What you should do — Copy the lines starting at the one containing "How far away is point" and ending at the one containing "357 centimetres", substituting "green rug" for "green carpet" and leaving everything else unchanged.

───── Task input ─────

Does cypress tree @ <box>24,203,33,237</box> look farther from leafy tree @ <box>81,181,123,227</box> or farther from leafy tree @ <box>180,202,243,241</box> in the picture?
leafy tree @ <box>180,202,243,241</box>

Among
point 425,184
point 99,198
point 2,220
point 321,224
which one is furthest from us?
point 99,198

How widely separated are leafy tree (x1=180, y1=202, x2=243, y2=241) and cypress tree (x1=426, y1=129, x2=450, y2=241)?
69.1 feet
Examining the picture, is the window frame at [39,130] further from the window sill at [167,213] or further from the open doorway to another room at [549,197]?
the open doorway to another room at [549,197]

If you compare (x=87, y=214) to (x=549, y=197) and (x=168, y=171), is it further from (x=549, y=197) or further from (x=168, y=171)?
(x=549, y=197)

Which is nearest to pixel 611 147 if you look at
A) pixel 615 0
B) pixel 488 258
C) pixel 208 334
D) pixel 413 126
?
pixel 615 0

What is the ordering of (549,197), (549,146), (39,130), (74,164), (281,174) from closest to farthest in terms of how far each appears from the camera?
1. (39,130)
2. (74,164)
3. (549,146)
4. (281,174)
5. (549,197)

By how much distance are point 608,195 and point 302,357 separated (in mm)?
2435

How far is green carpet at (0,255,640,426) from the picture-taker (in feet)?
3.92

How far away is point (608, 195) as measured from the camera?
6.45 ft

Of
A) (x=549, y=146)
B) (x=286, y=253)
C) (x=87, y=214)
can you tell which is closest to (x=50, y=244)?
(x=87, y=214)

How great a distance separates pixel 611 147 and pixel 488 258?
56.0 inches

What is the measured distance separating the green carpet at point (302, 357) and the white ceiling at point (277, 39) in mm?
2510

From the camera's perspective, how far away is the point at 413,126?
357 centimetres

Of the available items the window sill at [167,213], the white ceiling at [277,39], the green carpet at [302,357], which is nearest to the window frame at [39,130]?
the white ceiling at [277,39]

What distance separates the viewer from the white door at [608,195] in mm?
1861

─────

The completed task —
How far away is point (608, 195) as measured from the camera?
6.45 ft

Of
A) (x=549, y=146)
B) (x=286, y=253)
C) (x=87, y=214)
can you tell which is closest to (x=50, y=244)?
(x=87, y=214)

How great a distance separates pixel 611 147 and pixel 488 258?
56.0 inches

What is the measured distance separating the green rug at point (302, 357) and the white ceiling at point (277, 39) in mm?
2510

From the camera's perspective, how far away is the point at 413,126?
357 centimetres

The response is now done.